Isi Tugas.
Teruskan teks tentang pengesahan RUU KUHAP oleh DPR mulai dari titik akhirnya.

Teks Bacaan.
..............................
Jakarta – Dewan Perwakilan Rakyat (DPR) RI resmi mengesahkan Rancangan Undang-Undang tentang Kitab Undang-Undang Hukum Acara Pidana (RUU KUHAP) menjadi undang-undang dalam Rapat Paripurna ke-18 Masa Persidangan II Tahun Sidang 2025–2026. Pemerintah memberikan persetujuan penuh dan menegaskan bahwa regulasi baru ini menjadi fondasi utama bagi sistem peradilan pidana modern di Indonesia.
Menteri Hukum (Menkum) Supratman Andi Agtas menyampaikan bahwa Presiden Prabowo Subianto secara tegas menyetujui pengesahan RUU tersebut. Persetujuan itu disampaikan saat ia membacakan pandangan pemerintah dalam rapat paripurna DPR RI.
“Presiden menyampaikan apresiasi dan penghargaan setinggi-tingginya kepada pimpinan serta seluruh anggota DPR yang telah menuntaskan pembahasan revisi KUHAP,” ujar Supratman.
Supratman menjelaskan, KUHAP yang berlaku sejak 1981 merupakan tonggak penting dalam sejarah hukum Indonesia karena menggantikan aturan kolonial HIR dan menegaskan fondasi negara hukum berdasarkan Pancasila dan UUD 1945.
Namun setelah lebih dari empat dekade, perubahan sosial, kemajuan teknologi informasi, serta munculnya berbagai bentuk kejahatan baru membuat pembaruan menjadi keharusan.
Menurutnya, hukum acara pidana harus mampu merespons fenomena modern, mulai dari kejahatan siber, kejahatan lintas negara, hingga meningkatnya perhatian publik terhadap perlindungan hak asasi manusia.
..............................
Butir data.
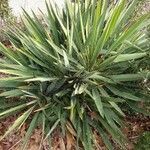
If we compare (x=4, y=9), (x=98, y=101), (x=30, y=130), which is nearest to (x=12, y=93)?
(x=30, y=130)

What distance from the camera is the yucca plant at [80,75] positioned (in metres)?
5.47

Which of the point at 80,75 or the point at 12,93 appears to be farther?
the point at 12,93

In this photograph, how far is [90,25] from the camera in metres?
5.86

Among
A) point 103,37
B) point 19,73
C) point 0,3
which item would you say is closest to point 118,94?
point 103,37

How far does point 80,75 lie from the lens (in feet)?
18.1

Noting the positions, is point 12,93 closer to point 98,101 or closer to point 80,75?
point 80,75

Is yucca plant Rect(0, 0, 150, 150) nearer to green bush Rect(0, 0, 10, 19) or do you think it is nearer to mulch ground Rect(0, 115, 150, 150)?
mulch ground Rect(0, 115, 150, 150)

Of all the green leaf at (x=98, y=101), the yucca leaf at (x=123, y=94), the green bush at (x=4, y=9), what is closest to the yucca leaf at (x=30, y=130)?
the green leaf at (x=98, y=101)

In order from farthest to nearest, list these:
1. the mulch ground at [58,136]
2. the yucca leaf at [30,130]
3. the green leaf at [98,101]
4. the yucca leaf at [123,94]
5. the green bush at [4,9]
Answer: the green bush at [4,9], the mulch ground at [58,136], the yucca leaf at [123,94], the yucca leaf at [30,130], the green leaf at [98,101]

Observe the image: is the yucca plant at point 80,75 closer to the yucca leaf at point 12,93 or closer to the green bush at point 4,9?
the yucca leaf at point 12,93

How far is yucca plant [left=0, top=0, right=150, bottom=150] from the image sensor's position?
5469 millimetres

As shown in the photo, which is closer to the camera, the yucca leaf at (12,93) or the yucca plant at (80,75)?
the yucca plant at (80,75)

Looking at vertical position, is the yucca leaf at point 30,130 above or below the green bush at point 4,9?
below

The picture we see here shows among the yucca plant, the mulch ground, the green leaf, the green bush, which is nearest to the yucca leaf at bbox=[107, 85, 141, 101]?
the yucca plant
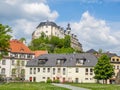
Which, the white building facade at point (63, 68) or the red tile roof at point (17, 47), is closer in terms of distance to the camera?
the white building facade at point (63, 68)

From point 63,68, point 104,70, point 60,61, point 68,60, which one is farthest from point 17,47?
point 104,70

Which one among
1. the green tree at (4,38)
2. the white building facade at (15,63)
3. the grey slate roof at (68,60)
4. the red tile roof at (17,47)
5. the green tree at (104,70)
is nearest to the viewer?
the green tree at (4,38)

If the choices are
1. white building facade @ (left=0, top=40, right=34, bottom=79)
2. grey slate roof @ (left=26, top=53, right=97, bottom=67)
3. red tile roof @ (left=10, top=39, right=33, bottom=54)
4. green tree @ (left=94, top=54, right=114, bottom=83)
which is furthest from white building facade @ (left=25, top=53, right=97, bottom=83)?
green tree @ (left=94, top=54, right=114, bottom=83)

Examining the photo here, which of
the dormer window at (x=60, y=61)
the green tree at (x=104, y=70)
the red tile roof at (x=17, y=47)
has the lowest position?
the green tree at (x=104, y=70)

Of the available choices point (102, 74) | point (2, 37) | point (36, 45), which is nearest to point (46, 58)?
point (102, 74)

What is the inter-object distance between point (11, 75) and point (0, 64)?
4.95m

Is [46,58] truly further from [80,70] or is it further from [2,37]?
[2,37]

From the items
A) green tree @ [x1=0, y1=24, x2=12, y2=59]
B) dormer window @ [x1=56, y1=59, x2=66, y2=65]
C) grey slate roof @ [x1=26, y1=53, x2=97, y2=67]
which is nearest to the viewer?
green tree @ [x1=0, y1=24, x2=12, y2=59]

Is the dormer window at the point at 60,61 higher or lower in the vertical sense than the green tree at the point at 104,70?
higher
..............................
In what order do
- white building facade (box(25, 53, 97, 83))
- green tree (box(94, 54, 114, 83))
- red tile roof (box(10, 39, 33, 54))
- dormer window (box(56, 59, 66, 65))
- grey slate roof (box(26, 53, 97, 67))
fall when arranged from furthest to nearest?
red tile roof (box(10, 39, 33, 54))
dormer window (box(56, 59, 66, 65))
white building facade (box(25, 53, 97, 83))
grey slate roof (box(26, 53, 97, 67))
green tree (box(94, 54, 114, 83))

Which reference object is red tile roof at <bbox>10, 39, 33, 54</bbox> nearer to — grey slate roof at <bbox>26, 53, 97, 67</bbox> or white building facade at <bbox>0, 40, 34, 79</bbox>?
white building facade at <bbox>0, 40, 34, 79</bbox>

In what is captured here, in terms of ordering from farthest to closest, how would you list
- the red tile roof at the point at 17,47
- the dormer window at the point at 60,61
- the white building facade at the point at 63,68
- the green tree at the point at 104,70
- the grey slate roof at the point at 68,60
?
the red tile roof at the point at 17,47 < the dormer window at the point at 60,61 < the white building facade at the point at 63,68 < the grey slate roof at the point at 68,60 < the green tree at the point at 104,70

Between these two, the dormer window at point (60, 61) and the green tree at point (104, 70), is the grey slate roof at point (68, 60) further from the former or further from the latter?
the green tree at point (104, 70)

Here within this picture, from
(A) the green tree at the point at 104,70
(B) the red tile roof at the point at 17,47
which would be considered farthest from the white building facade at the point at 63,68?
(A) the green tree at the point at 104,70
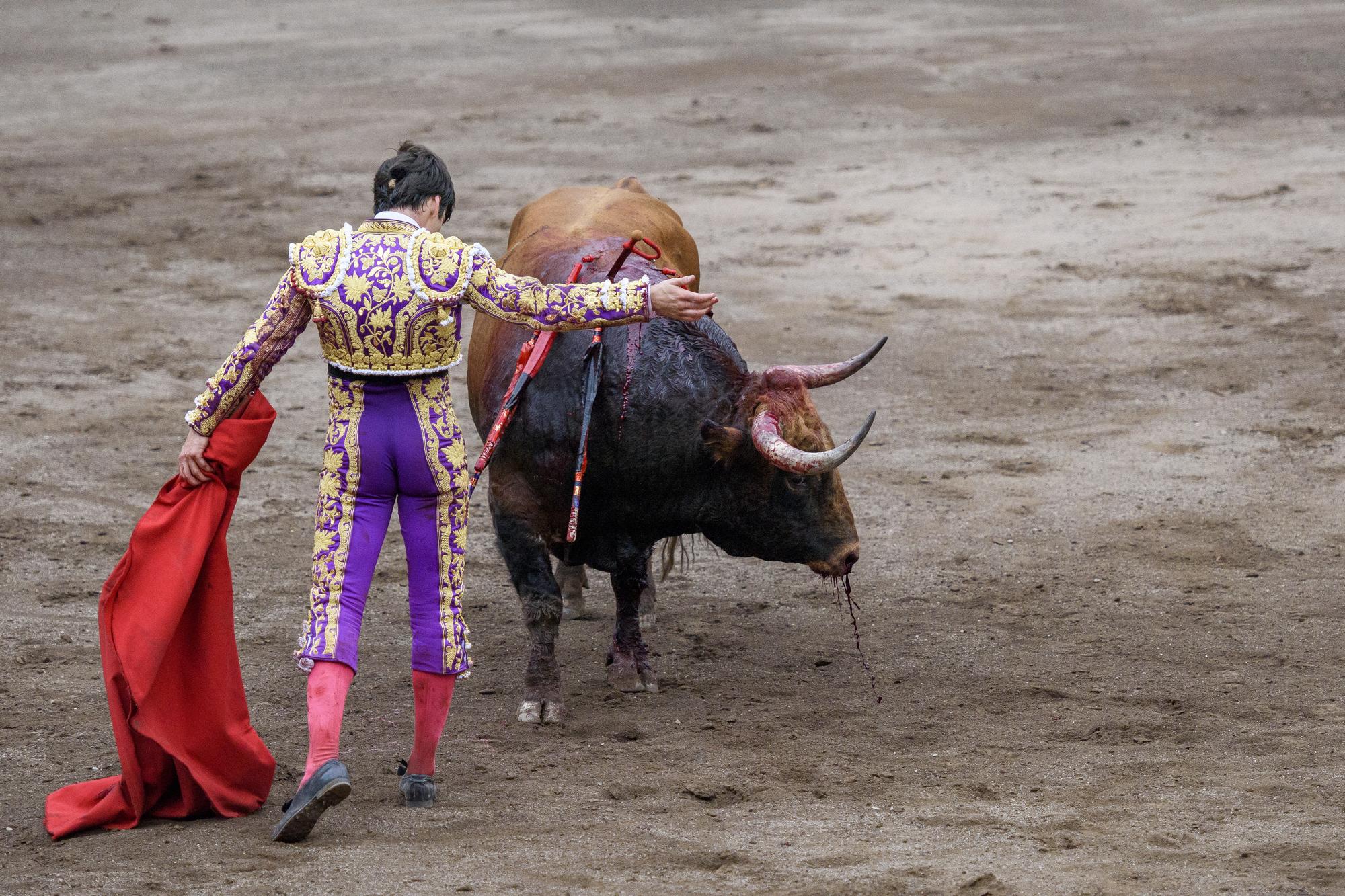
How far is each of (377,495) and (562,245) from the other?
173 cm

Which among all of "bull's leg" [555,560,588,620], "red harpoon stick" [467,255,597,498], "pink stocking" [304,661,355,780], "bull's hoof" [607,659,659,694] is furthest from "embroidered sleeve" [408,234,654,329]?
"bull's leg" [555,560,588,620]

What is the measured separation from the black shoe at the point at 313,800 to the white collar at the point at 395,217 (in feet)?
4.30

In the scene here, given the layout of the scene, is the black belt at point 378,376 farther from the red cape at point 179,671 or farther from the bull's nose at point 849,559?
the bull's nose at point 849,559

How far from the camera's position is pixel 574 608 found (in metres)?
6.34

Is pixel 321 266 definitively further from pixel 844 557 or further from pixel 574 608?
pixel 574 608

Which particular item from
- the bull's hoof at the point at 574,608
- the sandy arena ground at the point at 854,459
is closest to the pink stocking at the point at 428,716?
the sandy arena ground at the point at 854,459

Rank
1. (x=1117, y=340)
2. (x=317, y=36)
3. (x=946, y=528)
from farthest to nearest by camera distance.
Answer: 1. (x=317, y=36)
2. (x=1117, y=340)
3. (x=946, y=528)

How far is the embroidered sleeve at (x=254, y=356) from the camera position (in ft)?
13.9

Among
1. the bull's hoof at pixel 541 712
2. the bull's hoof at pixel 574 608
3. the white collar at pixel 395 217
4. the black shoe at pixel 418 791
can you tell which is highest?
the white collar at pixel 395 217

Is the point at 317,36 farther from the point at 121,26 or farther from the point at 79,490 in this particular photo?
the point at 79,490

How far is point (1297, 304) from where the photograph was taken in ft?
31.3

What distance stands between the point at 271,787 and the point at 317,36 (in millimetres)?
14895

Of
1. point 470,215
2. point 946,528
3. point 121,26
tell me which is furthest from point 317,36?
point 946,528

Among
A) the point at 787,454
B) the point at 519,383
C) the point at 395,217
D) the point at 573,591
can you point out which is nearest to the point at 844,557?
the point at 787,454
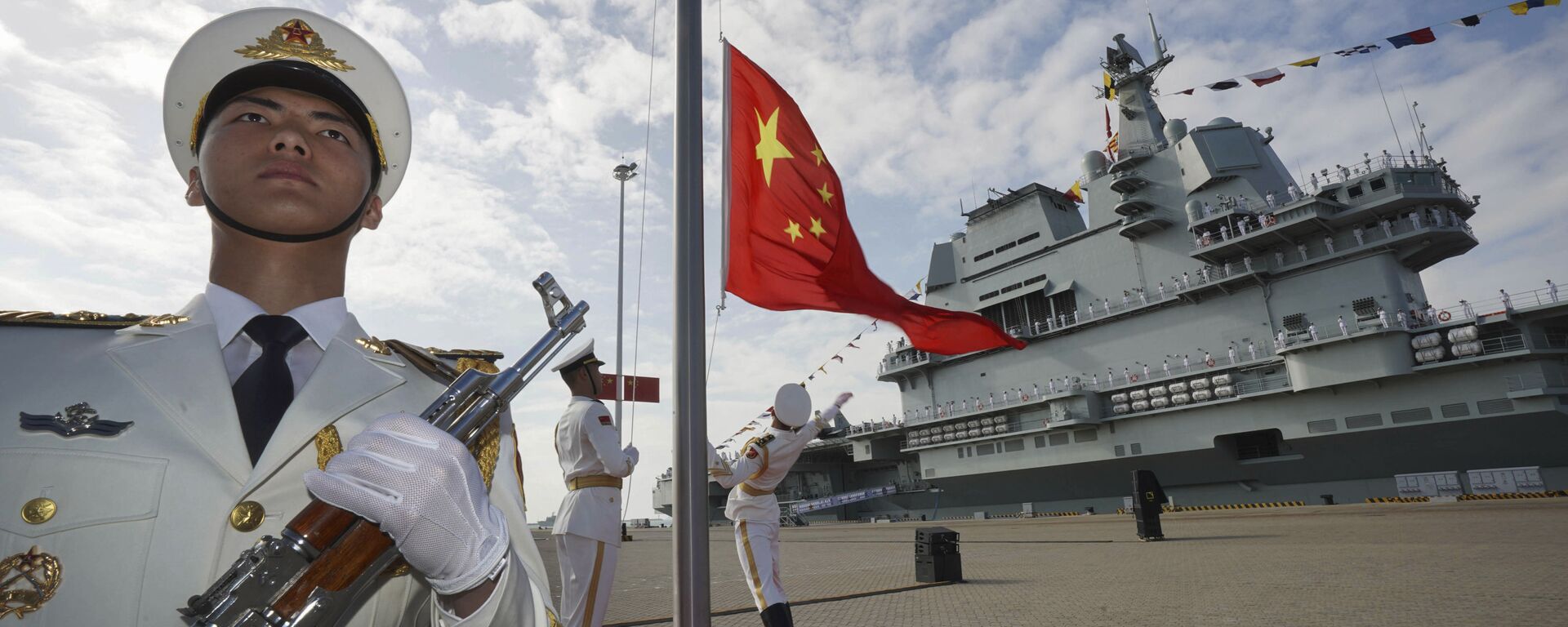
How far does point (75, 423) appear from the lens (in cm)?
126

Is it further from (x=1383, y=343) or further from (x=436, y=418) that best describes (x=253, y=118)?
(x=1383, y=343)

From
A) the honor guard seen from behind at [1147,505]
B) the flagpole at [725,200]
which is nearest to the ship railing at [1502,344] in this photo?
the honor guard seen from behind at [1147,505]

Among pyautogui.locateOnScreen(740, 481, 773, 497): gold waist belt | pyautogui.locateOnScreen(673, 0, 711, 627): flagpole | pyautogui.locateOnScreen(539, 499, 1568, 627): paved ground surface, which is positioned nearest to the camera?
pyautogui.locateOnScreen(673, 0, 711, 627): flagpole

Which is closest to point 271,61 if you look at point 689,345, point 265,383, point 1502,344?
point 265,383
..............................
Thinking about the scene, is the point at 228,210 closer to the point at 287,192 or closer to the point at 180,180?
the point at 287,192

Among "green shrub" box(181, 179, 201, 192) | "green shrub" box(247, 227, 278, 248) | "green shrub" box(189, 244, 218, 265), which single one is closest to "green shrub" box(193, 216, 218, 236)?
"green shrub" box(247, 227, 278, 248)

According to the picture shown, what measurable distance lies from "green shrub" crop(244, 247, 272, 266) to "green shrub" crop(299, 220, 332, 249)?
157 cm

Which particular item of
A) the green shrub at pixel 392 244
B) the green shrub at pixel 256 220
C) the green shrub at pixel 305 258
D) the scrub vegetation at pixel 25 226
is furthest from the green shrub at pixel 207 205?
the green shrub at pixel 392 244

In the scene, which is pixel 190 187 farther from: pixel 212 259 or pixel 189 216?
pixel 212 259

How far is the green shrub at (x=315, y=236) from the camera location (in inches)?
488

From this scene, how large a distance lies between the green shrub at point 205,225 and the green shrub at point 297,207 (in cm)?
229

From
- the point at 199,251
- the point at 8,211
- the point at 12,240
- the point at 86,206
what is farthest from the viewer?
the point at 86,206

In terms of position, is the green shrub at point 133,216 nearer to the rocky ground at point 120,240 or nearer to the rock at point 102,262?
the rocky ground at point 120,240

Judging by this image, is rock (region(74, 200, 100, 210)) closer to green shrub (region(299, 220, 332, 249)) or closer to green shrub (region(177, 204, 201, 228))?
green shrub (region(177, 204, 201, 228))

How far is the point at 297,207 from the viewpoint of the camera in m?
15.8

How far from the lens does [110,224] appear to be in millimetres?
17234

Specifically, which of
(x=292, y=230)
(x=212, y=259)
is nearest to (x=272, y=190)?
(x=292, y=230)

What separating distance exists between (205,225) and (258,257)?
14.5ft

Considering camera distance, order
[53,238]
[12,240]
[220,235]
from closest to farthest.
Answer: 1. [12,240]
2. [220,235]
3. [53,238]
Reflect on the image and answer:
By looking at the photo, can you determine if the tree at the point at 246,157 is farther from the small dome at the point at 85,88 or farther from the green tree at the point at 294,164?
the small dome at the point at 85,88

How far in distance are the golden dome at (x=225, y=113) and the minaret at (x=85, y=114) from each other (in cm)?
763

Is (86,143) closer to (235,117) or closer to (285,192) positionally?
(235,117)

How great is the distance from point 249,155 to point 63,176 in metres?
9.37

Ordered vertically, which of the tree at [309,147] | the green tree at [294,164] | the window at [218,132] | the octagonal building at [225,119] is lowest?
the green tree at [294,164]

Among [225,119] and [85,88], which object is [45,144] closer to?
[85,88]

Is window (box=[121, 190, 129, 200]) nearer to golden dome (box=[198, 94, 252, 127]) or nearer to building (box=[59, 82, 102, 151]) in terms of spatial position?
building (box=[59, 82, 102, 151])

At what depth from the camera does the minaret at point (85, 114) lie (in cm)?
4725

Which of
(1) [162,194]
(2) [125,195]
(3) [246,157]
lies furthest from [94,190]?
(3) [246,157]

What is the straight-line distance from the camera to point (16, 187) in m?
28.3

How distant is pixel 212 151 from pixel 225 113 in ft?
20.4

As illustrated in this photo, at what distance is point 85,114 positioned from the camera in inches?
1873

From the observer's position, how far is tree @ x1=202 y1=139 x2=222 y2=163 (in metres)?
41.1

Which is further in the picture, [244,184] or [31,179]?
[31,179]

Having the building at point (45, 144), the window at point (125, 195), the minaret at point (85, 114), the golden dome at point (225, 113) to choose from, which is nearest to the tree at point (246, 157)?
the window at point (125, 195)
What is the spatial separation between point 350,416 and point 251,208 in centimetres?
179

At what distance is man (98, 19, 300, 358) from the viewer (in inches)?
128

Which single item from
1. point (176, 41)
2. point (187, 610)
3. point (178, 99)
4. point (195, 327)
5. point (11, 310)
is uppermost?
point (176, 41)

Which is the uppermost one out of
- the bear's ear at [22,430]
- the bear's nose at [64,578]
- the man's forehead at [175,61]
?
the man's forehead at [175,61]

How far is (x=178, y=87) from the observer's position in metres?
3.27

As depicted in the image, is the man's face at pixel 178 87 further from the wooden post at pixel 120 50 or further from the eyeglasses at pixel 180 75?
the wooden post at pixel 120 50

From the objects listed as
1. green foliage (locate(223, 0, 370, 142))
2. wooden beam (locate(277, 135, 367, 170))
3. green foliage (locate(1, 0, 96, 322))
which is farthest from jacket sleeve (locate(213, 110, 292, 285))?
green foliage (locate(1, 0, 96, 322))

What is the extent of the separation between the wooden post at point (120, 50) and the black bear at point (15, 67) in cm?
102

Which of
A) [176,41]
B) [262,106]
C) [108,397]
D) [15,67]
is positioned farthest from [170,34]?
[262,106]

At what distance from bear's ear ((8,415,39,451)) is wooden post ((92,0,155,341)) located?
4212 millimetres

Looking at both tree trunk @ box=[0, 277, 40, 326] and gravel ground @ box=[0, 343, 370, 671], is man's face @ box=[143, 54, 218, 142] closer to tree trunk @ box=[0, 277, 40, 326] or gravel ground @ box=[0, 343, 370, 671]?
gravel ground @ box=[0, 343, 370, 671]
..............................
Jawaban Tertulis.
“Pembaruan KUHAP akan membuat proses penegakan hukum lebih adaptif, modern, dan tetap menjunjung asas keadilan,” kata Supratman.
Ia menambahkan, aturan baru ini dirancang untuk menutup celah penyalahgunaan kewenangan serta memperkuat perlindungan hukum bagi warga negara, sehingga kepercayaan publik terhadap proses peradilan pidana dapat semakin menguat.
Pengesahan RUU KUHAP dilakukan setelah Komisi III DPR RI menyampaikan laporan akhir pembahasan.
Ketua DPR RI Puan Maharani kemudian meminta persetujuan seluruh fraksi.
“Apakah RUU KUHAP dapat disetujui menjadi undang-undang?” tanya Puan.
Para anggota DPR yang hadir menjawab serempak, “Setuju!” dan palu sidang diketuk sebagai tanda pengesahan.
Sebelum pengambilan keputusan, Ketua Komisi III DPR RI Habiburokhman juga meluruskan sejumlah kabar palsu yang beredar di publik terkait isi RUU KUHAP. Ia memaparkan sedikitnya empat isu hoaks yang ramai dibahas, antara lain mengenai kewenangan penyadapan dan isu bahwa polisi dapat membekukan rekening tanpa dasar hukum.
“Kami perlu sampaikan bahwa menurut Pasal 139 ayat (2) KUHAP baru yang, insya Allah, semua bentuk pemblokiran tabungan, data di drive, dan sebagainya, harus dilakukan dengan izin hakim, ketua pengadilan,” kata dia.
Habiburokhman menegaskan bahwa informasi tersebut tidak sesuai dengan naskah final RUU KUHAP yang disahkan dan meminta masyarakat merujuk pada dokumen resmi, bukan spekulasi.
“Hoaks polisi bisa menangkap, melarang meninggalkan tempat, menggeledah, bahkan melakukan penahanan tanpa konfirmasi tindak pidana. Hal ini juga tidak benar,” kata dia.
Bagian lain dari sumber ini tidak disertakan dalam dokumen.